### Source document:
==========
The graph has now been transformed from a collection of modules much
like how your PyTorch Modules are collections of modules, each managing
their own parameters into a single graph with the parameters inlined
into the graph and all of the operations laid out. Torch-TensorRT has
also executed a number of optimizations and mappings to make the graph
easier to translate to TensorRT. From here the compiler can assemble the
TensorRT engine by following the dataflow through the graph.

When the graph construction phase is complete, Torch-TensorRT produces a
serialized TensorRT engine. From here depending on the API, this engine
is returned to the user or moves into the graph construction phase. Here
Torch-TensorRT creates a JIT Module to execute the TensorRT engine which
will be instantiated and managed by the Torch-TensorRT runtime.

Here is the graph that you get back after compilation is complete:

.. code-block::

   graph(%self.1 : __torch__.___torch_mangle_10.LeNet_trt,
       %2 : Tensor):
       %1 : int = prim::Constant[value=94106001690080]()
       %3 : Tensor = trt::execute_engine(%1, %2)
       return (%3)
   (AddEngineToGraph)
==========
Return, word for word, the span of the Torch-TensorRT compilation passage that begins at the words "When the graph" and stops after the words "int = prim::Constant[value=94106001690080]()".

### Raw data:
==========
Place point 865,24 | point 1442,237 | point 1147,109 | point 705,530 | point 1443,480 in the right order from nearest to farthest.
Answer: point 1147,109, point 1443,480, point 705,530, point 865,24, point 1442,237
==========
### Answer:
When the graph construction phase is complete, Torch-TensorRT produces a
serialized TensorRT engine. From here depending on the API, this engine
is returned to the user or moves into the graph construction phase. Here
Torch-TensorRT creates a JIT Module to execute the TensorRT engine which
will be instantiated and managed by the Torch-TensorRT runtime.

Here is the graph that you get back after compilation is complete:

.. code-block::

   graph(%self.1 : __torch__.___torch_mangle_10.LeNet_trt,
       %2 : Tensor):
       %1 : int = prim::Constant[value=94106001690080]()